# TRECHO DO TEXTO
○ ○ ○ ○ ○ ○ ○
Bolsonaristas esperam que vitória de Trump pressione STF


Vinicius Pereira

07/11/2024 13h42

Presidente eleito é alinhado com políticos que defenderam sanções contra o Brasil durante o embate entre Elon Musk e o ministro Alexandre Moraes. Bilionário aliado de Trump também pode vir a ocupar cargo no novo governo.A vitória de Donald Trump nos EUA foi celebrada pelos bolsonaristas no Brasil, que veem a volta do republicano à Casa Branca como um possível catalisador para recuperar influência e provocar pressão sobre o Supremo Tribunal Federal (STF).

Trump também é aliado de Elon Musk, figura central de embates recentes com o ministro Alexandre de Moraes, que no final de agosto havia determinado o bloqueio da plataforma X, que é controlada pelo bilionário de ultradireita. O republicano já especulou que considera nomear Musk como uma espécie de secretário (cargo equivalente a ministro) no seu gabinete. Musk também foi o quarto maior doador da campanha de Trump.

Filho do ex-presidente Jair Bolsonaro, o deputado Eduardo Bolsonaro, disse que a vitória de Trump deve colocar "uma espécie de freio” em Moraes. "Vai ser colocado uma espécie de freio. Você acha que o Alexandre de Moraes vai comprar briga com o ministro Elon Musk?!”, disse o parlamentar ao jornal Metrópoles.

Nas redes sociais, bolsonaristas especularam que os efeitos podem ir além e também incluir sanções ao Brasil para pressionar o STF.

Tais especulações já ocorreram antem, e envolveram políticos do partido de Trump, que defenderam publicamente punições contra o Brasil em meio aos embates entre o STF e Musk, que, além da suspensão da rede X, também incluíram o bloqueio de valores de outra empresa do bilionário, a Starlink.

À época da suspensão da rede social X, de Musk, no Brasil, o senador pelo Estado de Utah, Mike Lee, afirmou que o Brasil havia agido de forma desproporcional contra uma empresa sediada nos EUA.

Lee, que é um dos cotados para ser o novo procurador-geral dos EUA segundo a imprensa americana, também havia feito uma analogia histórica com a proteção fornecida pelo antigo Império Romano aos seus cidadãos, dando a entender que os EUA precisavam fazer o mesmo. "No auge do Império Romano, ninguém ousava mexer com um cidadão romano, em qualquer lugar do mundo, porque Roma cuidava dos seus, trazendo justiça a qualquer um que tivesse sido injustiçado no exterior”, escreveu o republicano em uma publicação no X.

"Não podemos ignorar isso”, disse. O senador também pediu que seus seguidores compartilhassem outro post, se concordassem que "o Brasil deve enfrentar consequências por apreender ativos americanos”.
○ ○ ○ ○ ○ ○ ○
# DADOS BRUTOS
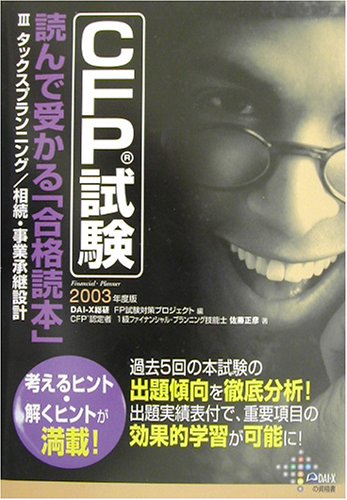 CFP試験読んで受かる合格読本 2003年度版 3 (DAI-Xの資格書) 佐藤 正彦; Dai-X総合研究所FP試験対策プロジェ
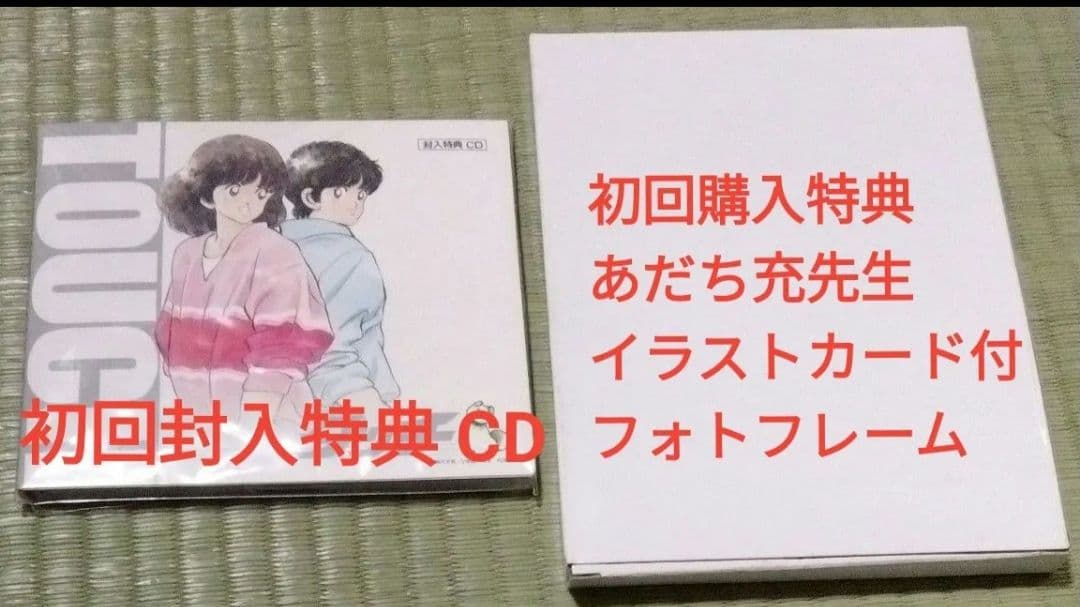 タッチ あだち充 TVシリーズ DVD 全巻セット 浅倉南 上杉達也 上杉和也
○ ○ ○ ○ ○ ○ ○
# INSTRUÇÕES
A. De acordo com a reportagem, que posição Elon Musk ocupou entre os doadores da campanha de Trump?
B. Copie da reportagem, sem alterações, o trecho que começa em "07/11/2024 13h42" e segue até "Tribunal Federal (STF).".

# LISTA DE RESPOSTAS
A. Musk foi o quarto maior doador da campanha de Trump.

B.
07/11/2024 13h42

Presidente eleito é alinhado com políticos que defenderam sanções contra o Brasil durante o embate entre Elon Musk e o ministro Alexandre Moraes. Bilionário aliado de Trump também pode vir a ocupar cargo no novo governo.A vitória de Donald Trump nos EUA foi celebrada pelos bolsonaristas no Brasil, que veem a volta do republicano à Casa Branca como um possível catalisador para recuperar influência e provocar pressão sobre o Supremo Tribunal Federal (STF).